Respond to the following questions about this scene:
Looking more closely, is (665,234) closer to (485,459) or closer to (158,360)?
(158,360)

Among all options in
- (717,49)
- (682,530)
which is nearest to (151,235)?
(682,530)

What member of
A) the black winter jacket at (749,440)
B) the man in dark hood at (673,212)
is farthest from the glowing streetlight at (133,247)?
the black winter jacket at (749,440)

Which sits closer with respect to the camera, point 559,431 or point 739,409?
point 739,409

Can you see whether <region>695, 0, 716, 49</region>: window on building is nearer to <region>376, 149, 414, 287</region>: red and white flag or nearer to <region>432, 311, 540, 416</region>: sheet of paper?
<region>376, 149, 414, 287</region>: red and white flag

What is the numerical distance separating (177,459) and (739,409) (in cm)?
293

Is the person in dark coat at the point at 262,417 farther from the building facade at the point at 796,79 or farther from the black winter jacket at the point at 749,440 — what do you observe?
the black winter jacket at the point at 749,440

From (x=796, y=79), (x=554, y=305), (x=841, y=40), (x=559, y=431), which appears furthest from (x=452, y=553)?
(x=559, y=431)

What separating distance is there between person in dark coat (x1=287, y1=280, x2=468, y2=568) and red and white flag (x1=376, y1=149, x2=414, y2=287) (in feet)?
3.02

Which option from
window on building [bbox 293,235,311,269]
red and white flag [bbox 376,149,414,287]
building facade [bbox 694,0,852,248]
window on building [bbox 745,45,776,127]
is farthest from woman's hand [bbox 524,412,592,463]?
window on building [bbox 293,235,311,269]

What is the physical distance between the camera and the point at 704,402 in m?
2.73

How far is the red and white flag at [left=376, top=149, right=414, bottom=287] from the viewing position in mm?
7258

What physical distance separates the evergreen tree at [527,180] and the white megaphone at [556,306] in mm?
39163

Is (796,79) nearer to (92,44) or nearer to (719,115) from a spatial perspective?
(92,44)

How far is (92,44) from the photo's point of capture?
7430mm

• • • • •

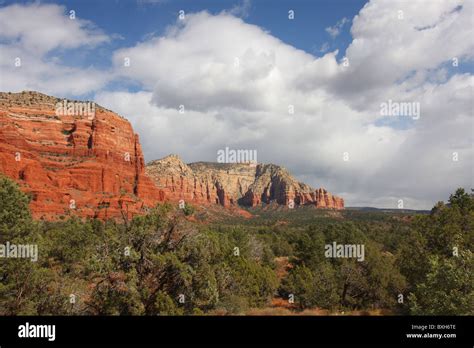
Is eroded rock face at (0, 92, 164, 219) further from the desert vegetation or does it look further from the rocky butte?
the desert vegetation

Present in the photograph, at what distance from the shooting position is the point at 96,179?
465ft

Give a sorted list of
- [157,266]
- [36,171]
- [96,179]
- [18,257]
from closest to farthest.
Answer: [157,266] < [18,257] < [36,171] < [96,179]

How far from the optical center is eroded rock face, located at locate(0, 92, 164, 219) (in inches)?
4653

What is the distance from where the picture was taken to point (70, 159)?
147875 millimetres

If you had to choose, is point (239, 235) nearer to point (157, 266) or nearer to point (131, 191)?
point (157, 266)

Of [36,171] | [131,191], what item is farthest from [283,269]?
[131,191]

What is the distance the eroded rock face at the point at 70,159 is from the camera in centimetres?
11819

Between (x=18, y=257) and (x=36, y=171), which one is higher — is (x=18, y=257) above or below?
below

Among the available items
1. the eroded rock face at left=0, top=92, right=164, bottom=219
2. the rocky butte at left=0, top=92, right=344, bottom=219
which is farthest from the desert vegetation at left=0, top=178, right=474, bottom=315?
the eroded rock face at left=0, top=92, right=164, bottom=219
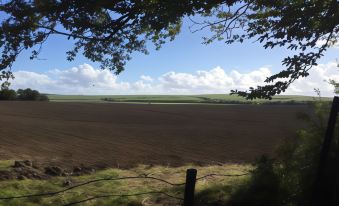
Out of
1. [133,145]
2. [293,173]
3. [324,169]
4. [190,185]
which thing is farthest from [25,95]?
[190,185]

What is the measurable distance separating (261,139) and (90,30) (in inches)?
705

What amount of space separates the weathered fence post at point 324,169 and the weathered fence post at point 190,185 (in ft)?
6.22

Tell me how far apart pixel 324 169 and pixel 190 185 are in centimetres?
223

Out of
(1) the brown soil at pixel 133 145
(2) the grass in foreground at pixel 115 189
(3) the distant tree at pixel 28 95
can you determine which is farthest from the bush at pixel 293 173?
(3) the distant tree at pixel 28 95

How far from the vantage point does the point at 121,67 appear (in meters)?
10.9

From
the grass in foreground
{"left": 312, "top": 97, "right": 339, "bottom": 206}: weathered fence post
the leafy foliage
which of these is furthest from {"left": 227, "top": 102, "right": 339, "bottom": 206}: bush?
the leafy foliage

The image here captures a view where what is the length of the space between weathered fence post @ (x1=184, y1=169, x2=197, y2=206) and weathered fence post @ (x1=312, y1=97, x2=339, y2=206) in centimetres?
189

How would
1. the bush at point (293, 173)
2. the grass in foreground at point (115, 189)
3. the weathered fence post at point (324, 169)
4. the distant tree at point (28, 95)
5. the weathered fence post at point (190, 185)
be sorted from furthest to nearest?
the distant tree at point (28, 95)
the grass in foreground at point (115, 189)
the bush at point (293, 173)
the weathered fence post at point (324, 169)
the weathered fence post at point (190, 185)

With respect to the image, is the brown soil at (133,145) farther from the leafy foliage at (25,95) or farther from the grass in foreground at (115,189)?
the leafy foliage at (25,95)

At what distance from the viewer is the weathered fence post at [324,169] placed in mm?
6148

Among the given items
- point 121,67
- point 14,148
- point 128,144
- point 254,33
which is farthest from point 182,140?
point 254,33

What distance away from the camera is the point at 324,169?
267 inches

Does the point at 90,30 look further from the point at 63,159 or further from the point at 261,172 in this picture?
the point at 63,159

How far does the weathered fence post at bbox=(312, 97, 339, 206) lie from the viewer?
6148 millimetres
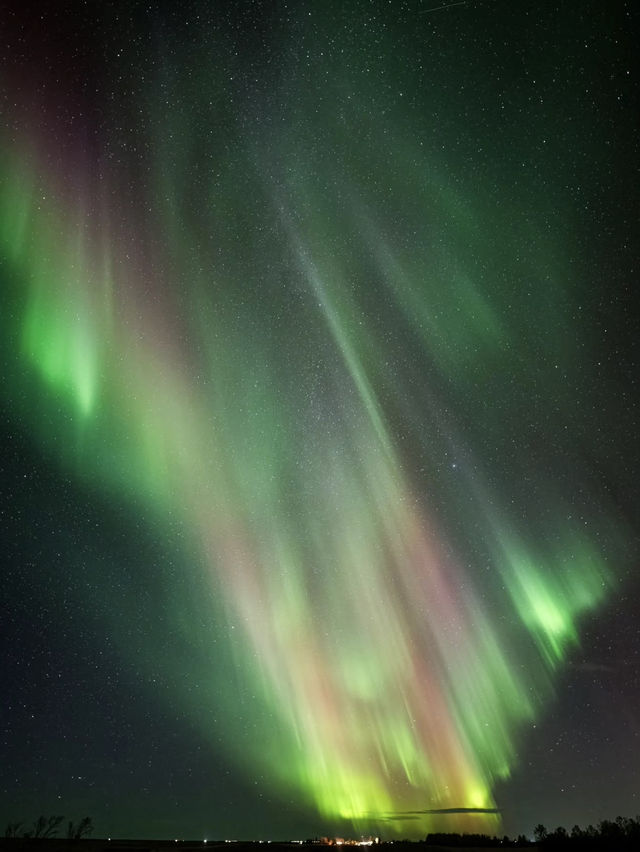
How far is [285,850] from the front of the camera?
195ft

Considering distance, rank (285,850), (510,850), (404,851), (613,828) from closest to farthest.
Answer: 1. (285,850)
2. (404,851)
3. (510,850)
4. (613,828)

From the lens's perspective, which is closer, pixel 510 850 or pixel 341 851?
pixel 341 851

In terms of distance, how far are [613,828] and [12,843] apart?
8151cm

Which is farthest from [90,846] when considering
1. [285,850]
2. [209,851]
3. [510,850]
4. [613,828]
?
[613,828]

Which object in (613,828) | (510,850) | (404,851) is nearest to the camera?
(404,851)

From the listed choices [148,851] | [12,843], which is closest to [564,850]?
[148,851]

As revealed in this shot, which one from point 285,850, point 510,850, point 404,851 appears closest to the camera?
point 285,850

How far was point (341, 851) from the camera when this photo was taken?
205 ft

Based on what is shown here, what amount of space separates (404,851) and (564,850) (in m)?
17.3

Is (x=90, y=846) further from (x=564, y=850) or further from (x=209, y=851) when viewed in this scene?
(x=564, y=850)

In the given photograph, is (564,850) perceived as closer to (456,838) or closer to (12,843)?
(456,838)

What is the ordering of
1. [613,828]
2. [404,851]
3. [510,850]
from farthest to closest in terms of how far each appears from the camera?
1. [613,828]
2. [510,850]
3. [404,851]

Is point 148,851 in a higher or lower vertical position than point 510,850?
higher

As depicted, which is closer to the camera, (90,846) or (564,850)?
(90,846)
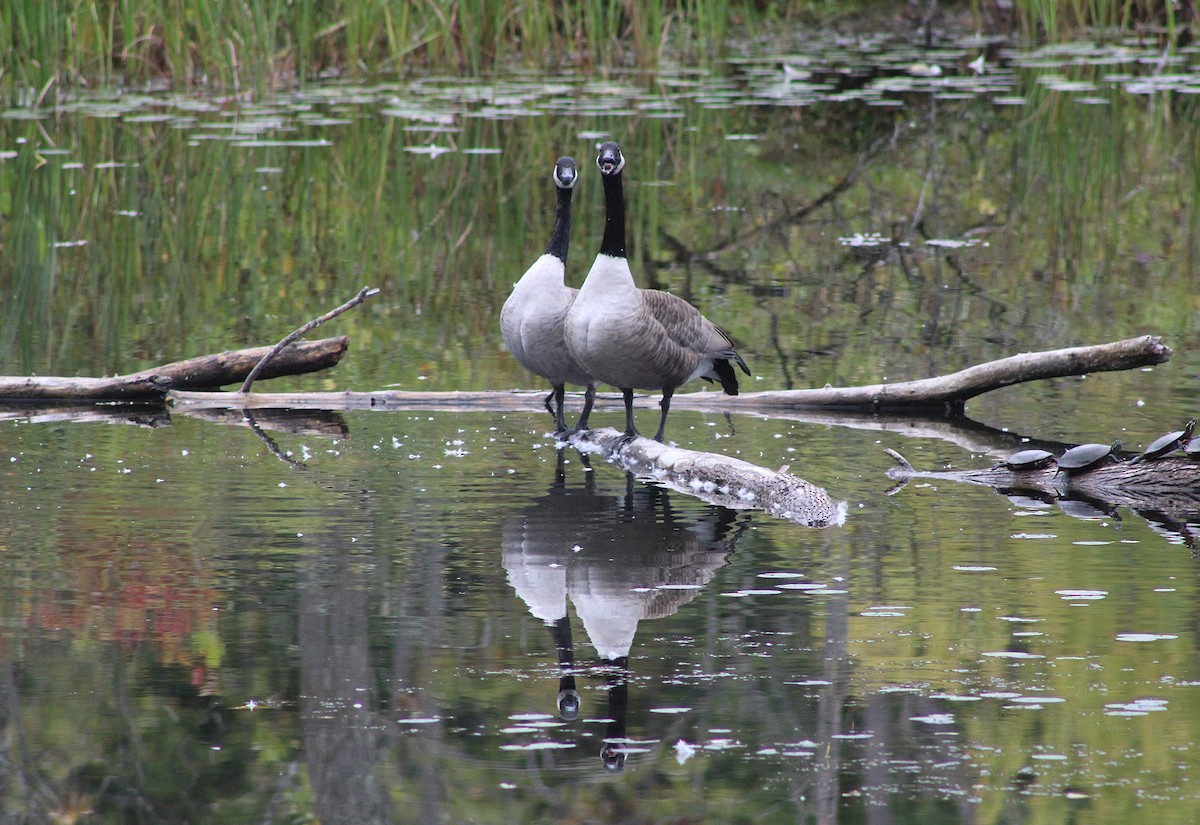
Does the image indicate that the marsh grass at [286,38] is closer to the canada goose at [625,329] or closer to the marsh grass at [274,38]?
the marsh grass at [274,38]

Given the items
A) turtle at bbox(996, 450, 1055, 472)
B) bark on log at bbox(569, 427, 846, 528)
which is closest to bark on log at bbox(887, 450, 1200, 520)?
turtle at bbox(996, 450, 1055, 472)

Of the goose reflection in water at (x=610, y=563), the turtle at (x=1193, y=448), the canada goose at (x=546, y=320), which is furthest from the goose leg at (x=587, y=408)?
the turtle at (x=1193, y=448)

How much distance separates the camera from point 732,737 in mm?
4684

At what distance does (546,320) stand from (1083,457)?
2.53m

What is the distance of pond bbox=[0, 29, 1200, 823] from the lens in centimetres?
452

• • • • •

## What is being asked
How many lines in the records above contain the string "viewer"? Give only the number.

## Full answer
2